| holdoutvimp {randomForestSRC} | R Documentation |
Hold out VIMP is calculated from the error rate for trees grown with and without a variable. Applies to all families.
## S3 method for class 'rfsrc' holdoutvimp(formula, data, ntree = 1000 * ncol(data) / vtry, ntree.max = 2000, nsplit = 10, ntime = 50, mtry = NULL, vtry = 1, fast = FALSE, verbose = TRUE, ...)
formula |
A symbolic description of the model to be fit. |
data |
Data frame containing the y-outcome and x-variables. |
ntree |
Number of trees used for growing the forest. |
ntree.max |
Maximum number of trees used when calculating prediction error for determing hold out VIMP. |
nsplit |
Non-negative integer value specifying number of random split points used to split a node (deterministic splitting corresponds to the value zero and is much slower). |
ntime |
Integer value used for survival to
constrain ensemble calculations to a grid of |
mtry |
Number of variables randomly selected as candidates for splitting a node. |
vtry |
Number of variables randomly selected to be held out when growning a tree. |
fast |
Use fast random forests, |
verbose |
Provide verbose output? |
... |
Further arguments to be passed to |
Prior to growing a tree, a random set of vtry features are held
out. Tree growing proceeds as usual with the remaining features.

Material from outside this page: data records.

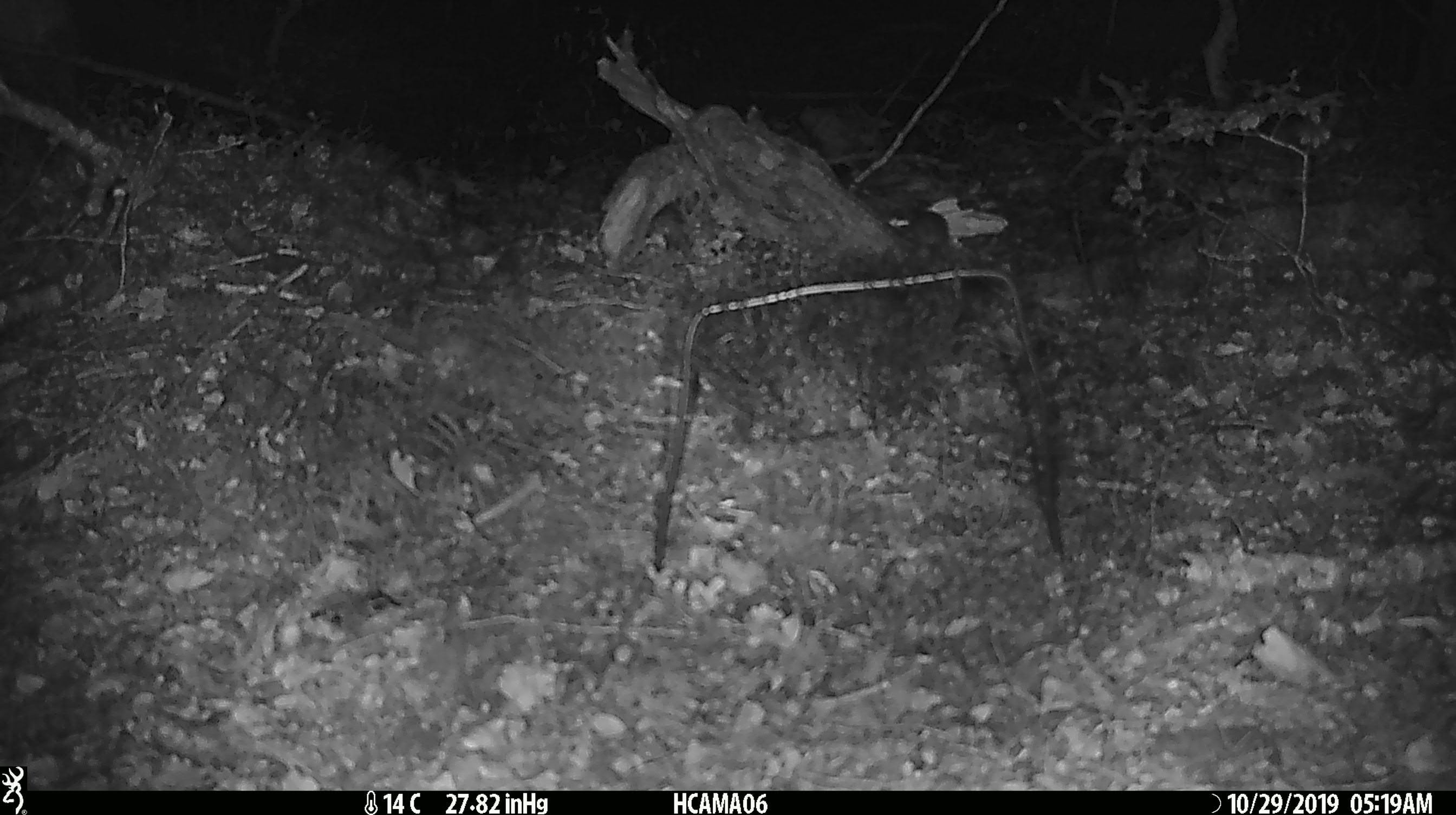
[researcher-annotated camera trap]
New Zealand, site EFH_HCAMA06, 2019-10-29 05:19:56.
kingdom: Animalia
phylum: Chordata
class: Mammalia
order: Rodentia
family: Muridae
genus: Mus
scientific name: Mus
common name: mouse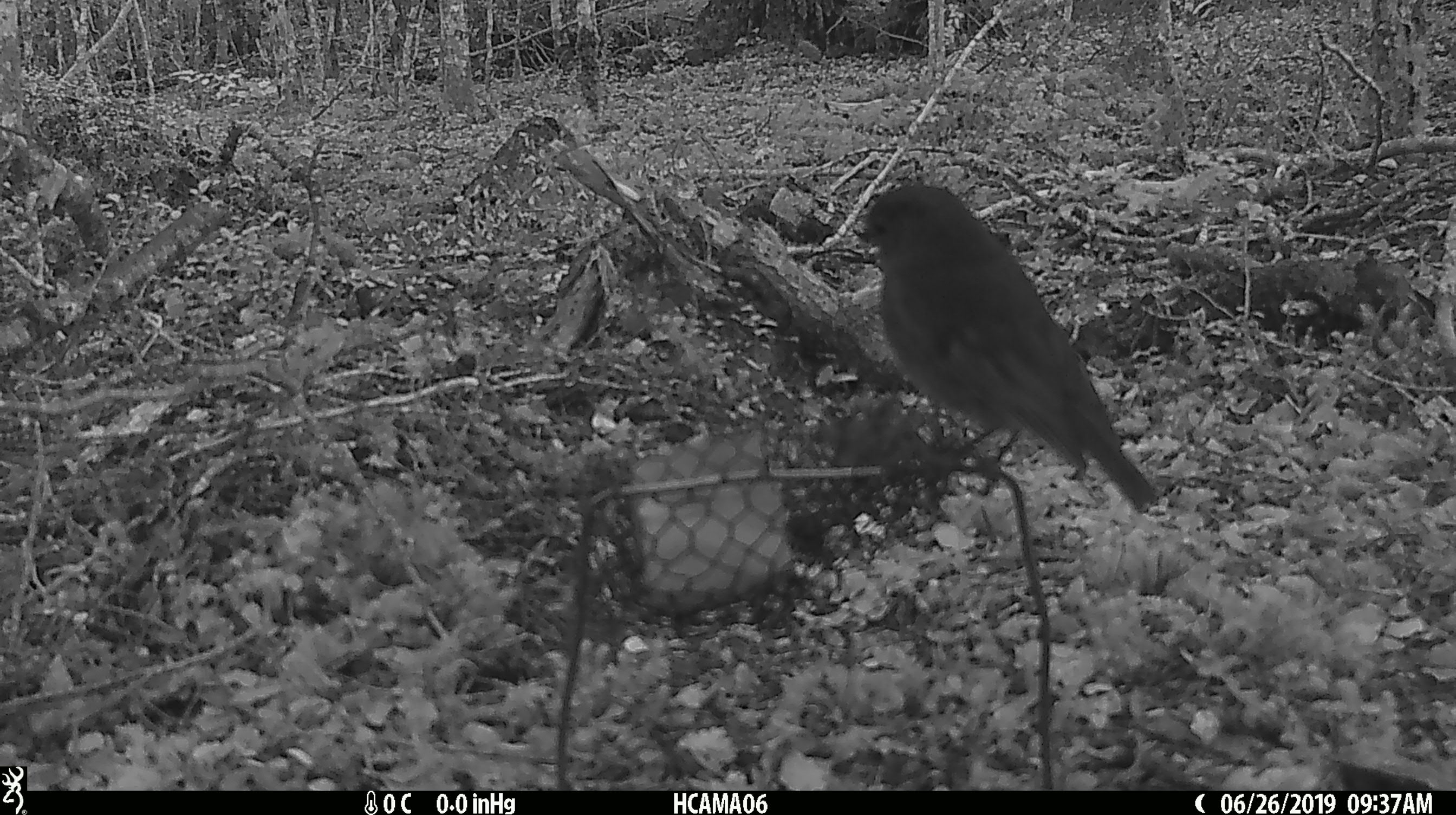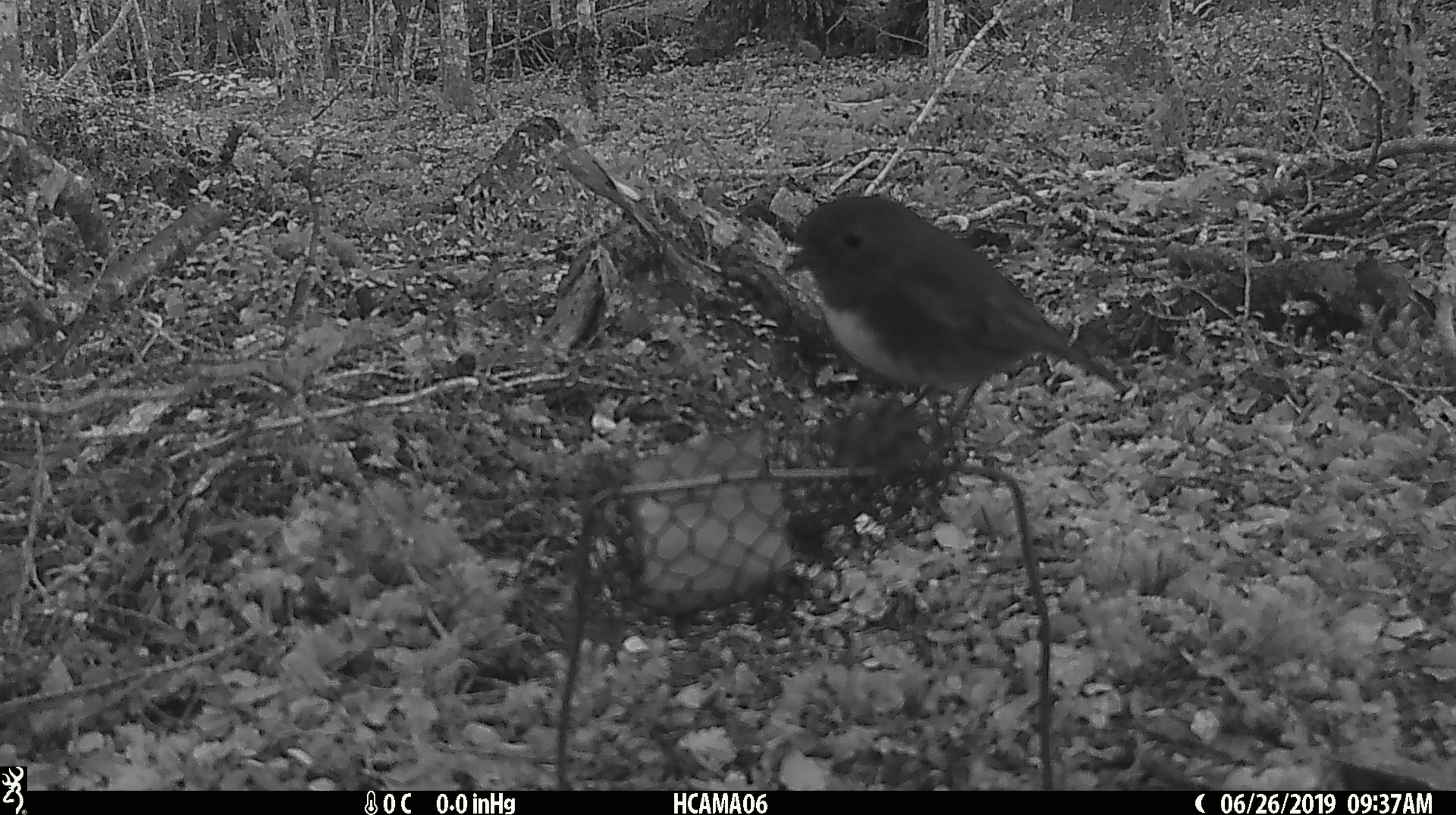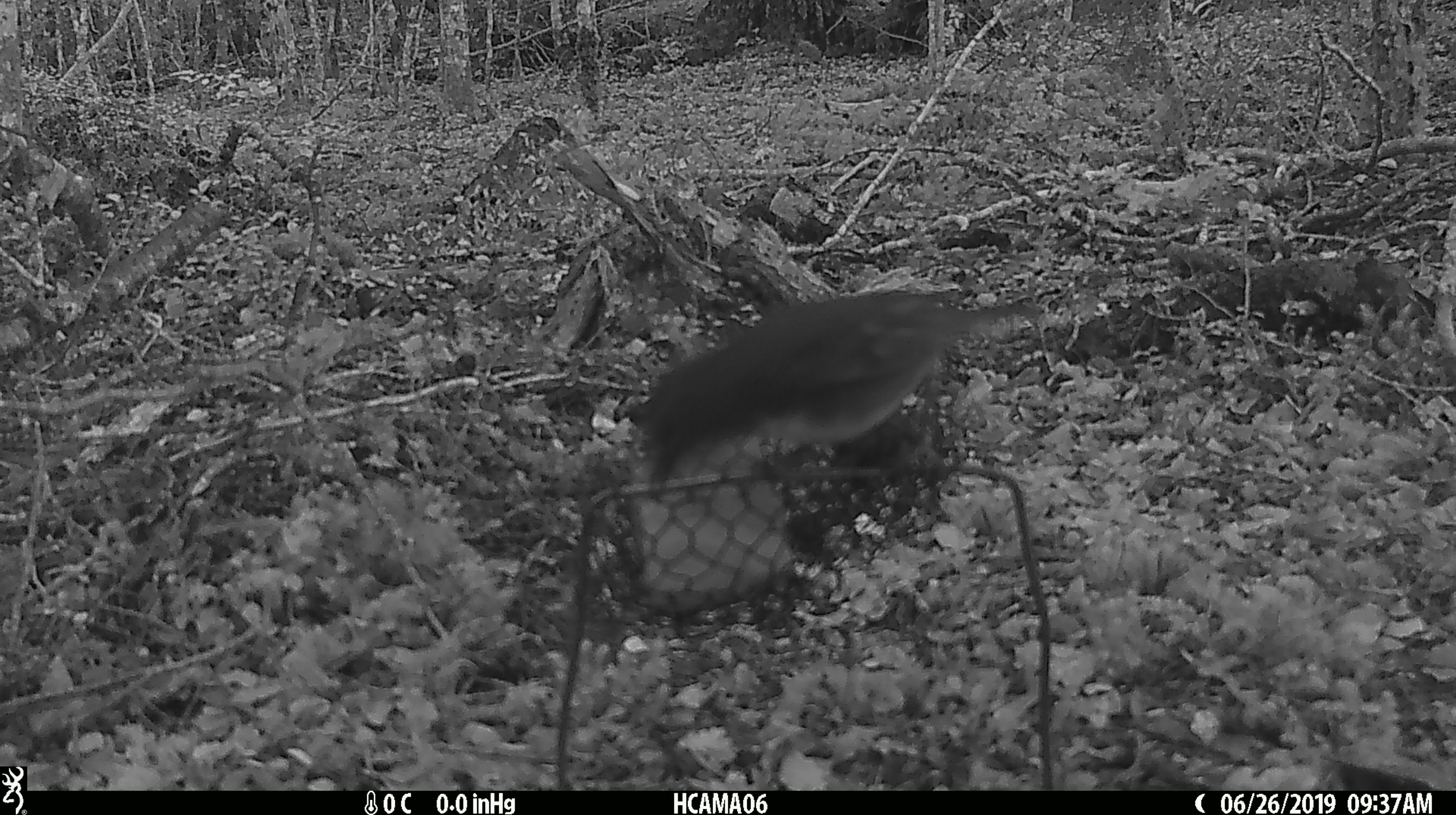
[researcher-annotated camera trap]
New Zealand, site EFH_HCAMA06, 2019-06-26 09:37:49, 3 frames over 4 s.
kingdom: Animalia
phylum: Chordata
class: Aves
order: Passeriformes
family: Petroicidae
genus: Petroica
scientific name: Petroica australis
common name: new zealand robin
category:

Once the forest is grown, hold out VIMP for a given variable v is
calculated as follows. Gather all trees where v was held out and
calculate OOB prediction error. Next gather all trees were v was not
held out and calculate OOB prediction error. Hold out VIMP for v is
the difference between these two values. Thus hold out VIMP measures
the importance of a variable when that variable is truly removed from
tree growing.
Accuracy of hold out VIMP depends heavily on the size of the forest.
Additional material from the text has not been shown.